**Given request 1:**
According to the announcement, which publisher is to bring out "The Evolution of Complexity"?
**Given request 2:**
Reproduce every one of the records below word for word, not the announcement. Leave the pictures out.

**Source passage:**
start

Papers available on Complexity Evolution & Semantic Webs

Francis Heylighen (fheyligh@VNET3.VUB.AC.BE)
Mon, 12 Feb 1996 18:31:41 +0100


Two more papers from Principia Cybernetica editors have been made available
on the Web:

1) Francis Heylighen: "The Growth of Structural and Functional Complexity
during Evolution", to be published in: F. Heylighen & D. Aerts (eds.) "The
Evolution of Complexity" (Kluwer Academic Publishers), 1996.

http://pespmc1.vub.ac.be/papers/ComplexityGrowth.html

ABSTRACT. Although the growth of complexity during evolution seems obvious
to most observers, it has recently been questioned whether such increase
objectively exists. The present paper tries to clarify the issue by
analysing the concept of complexity as a combination of variety and
dependency. It is argued that variation and selection automatically produce
differentiation (variety) and integration (dependency), for living as well
as non-living systems. Structural complexification is produced by spatial
differentiation and the selection of fit linkages between components.

end

**Data entries:**
start

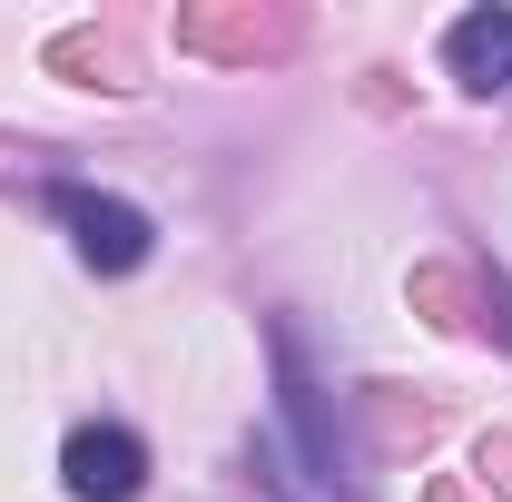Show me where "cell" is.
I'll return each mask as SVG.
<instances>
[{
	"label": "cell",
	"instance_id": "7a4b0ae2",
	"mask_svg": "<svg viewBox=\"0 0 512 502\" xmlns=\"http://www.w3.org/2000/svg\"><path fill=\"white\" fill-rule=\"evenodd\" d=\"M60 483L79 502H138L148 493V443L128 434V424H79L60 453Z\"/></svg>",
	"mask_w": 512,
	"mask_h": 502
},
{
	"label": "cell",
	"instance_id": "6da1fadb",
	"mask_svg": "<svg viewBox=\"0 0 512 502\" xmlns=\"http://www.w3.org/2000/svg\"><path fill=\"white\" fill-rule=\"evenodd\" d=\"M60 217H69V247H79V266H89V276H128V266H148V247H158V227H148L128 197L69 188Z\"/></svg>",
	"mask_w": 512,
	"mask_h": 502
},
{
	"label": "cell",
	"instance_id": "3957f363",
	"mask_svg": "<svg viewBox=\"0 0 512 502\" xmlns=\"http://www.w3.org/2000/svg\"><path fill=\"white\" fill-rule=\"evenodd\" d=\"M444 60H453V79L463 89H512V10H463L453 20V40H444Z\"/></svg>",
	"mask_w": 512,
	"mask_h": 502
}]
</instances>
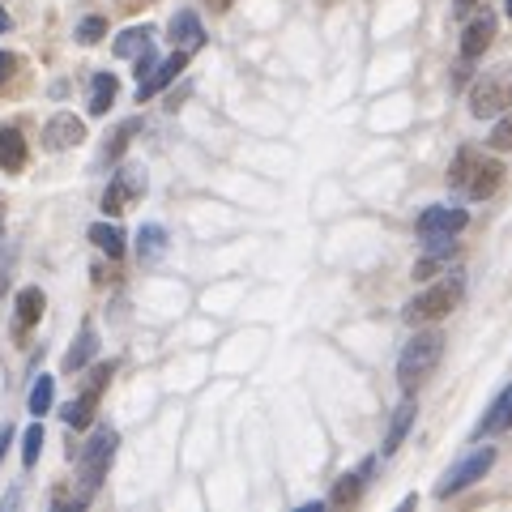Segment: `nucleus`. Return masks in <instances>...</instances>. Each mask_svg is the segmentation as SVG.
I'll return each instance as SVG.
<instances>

end

**Correct answer 1:**
Kluwer Academic Publishers.

**Correct answer 2:**
Show me where "cell" is.
I'll return each mask as SVG.
<instances>
[{
	"label": "cell",
	"instance_id": "7a4b0ae2",
	"mask_svg": "<svg viewBox=\"0 0 512 502\" xmlns=\"http://www.w3.org/2000/svg\"><path fill=\"white\" fill-rule=\"evenodd\" d=\"M60 483L79 502H138L148 493V443L128 434V424H79L60 453Z\"/></svg>",
	"mask_w": 512,
	"mask_h": 502
},
{
	"label": "cell",
	"instance_id": "6da1fadb",
	"mask_svg": "<svg viewBox=\"0 0 512 502\" xmlns=\"http://www.w3.org/2000/svg\"><path fill=\"white\" fill-rule=\"evenodd\" d=\"M60 217H69V247H79V266H89V276H128V266H148V247H158V227H148L128 197L69 188Z\"/></svg>",
	"mask_w": 512,
	"mask_h": 502
},
{
	"label": "cell",
	"instance_id": "3957f363",
	"mask_svg": "<svg viewBox=\"0 0 512 502\" xmlns=\"http://www.w3.org/2000/svg\"><path fill=\"white\" fill-rule=\"evenodd\" d=\"M444 60H453V79L463 89H512V10H463L453 20V40H444Z\"/></svg>",
	"mask_w": 512,
	"mask_h": 502
}]
</instances>
Segment: `nucleus`. Return masks in <instances>...</instances>. Each mask_svg is the segmentation as SVG.
I'll return each instance as SVG.
<instances>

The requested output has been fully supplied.